◆ **Task instructions**: Restate exactly, and only, the lines from the one containing "class: Aves" through the end of the entries, keeping both endpoints.
:: Study material ::
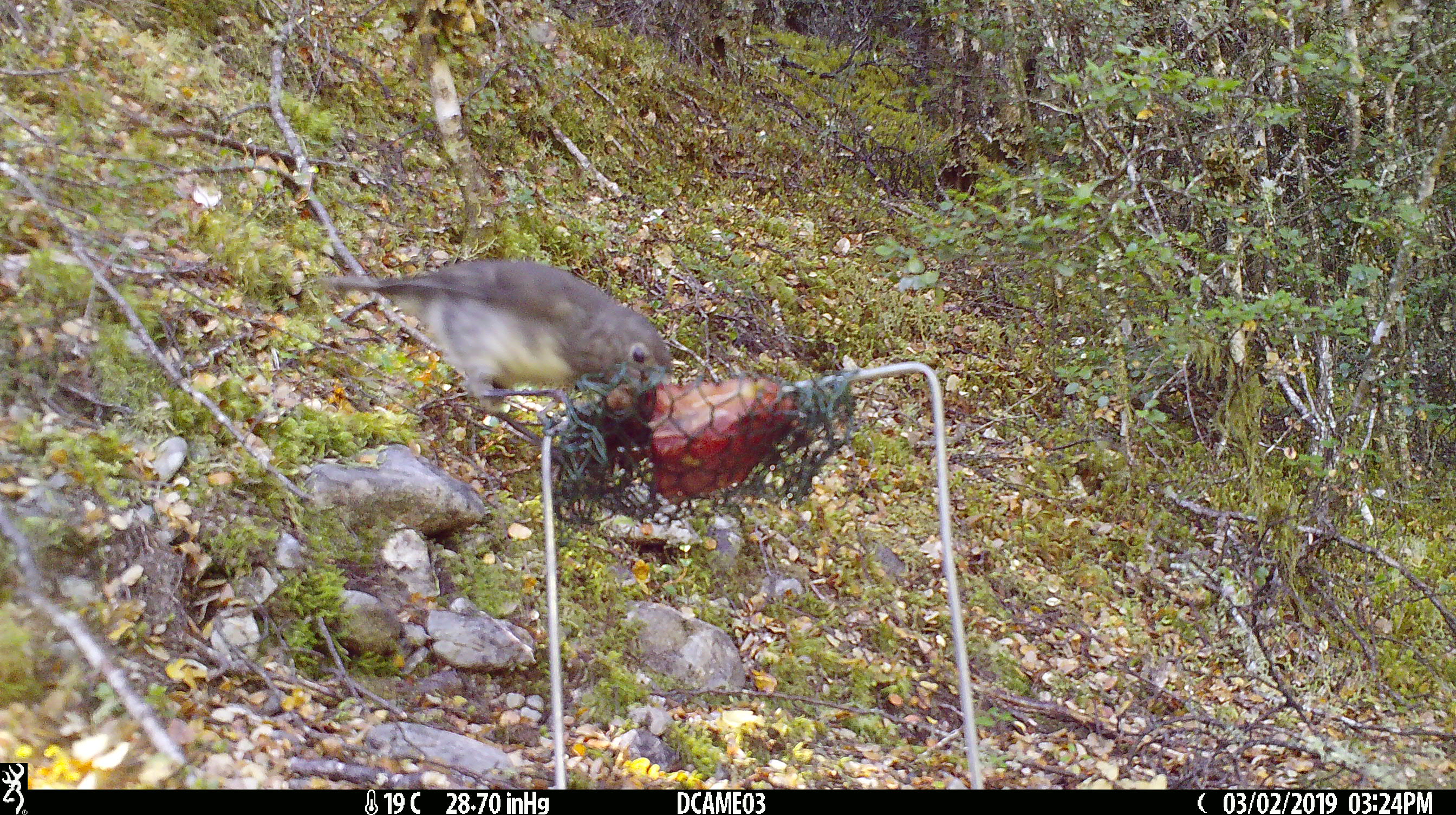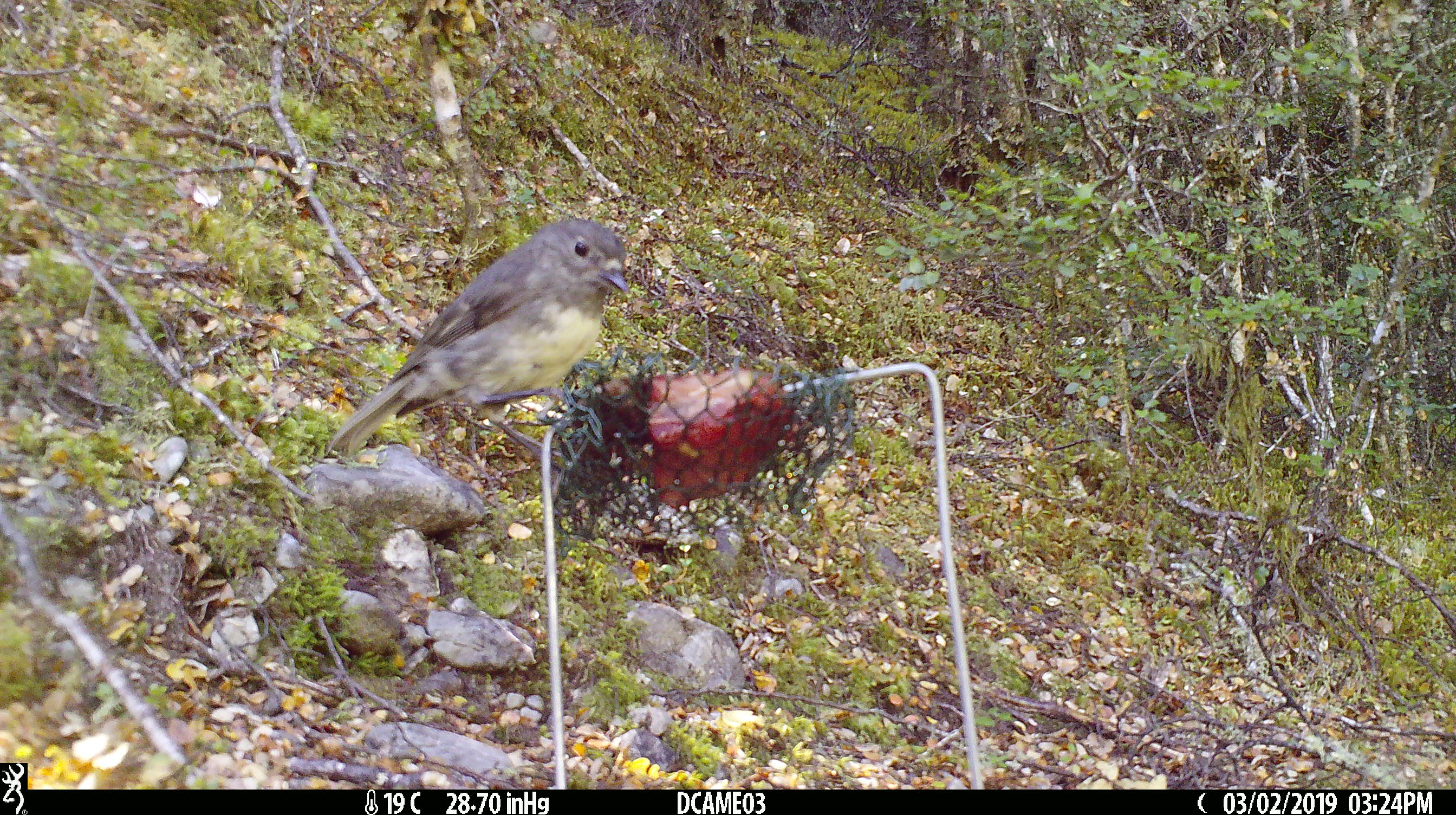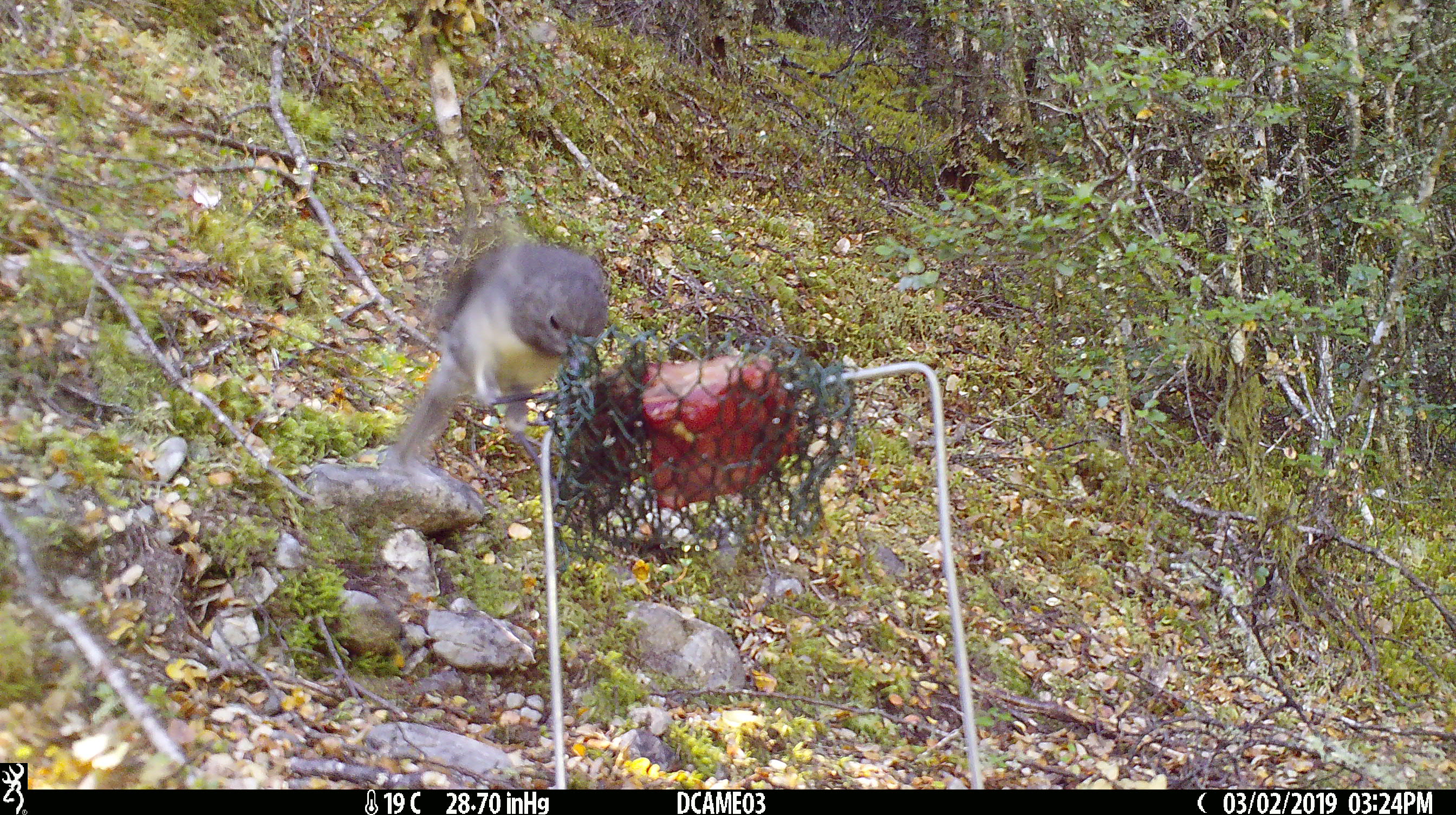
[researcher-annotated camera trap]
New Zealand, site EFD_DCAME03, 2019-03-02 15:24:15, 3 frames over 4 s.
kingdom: Animalia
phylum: Chordata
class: Aves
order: Passeriformes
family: Petroicidae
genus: Petroica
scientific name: Petroica australis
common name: new zealand robin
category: robin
Robin (new zealand robin) (Petroica australis).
:::
◆ **Your solution**:
class: Aves
order: Passeriformes
family: Petroicidae
genus: Petroica
scientific name: Petroica australis
common name: new zealand robin
category: robin
Robin (new zealand robin) (Petroica australis).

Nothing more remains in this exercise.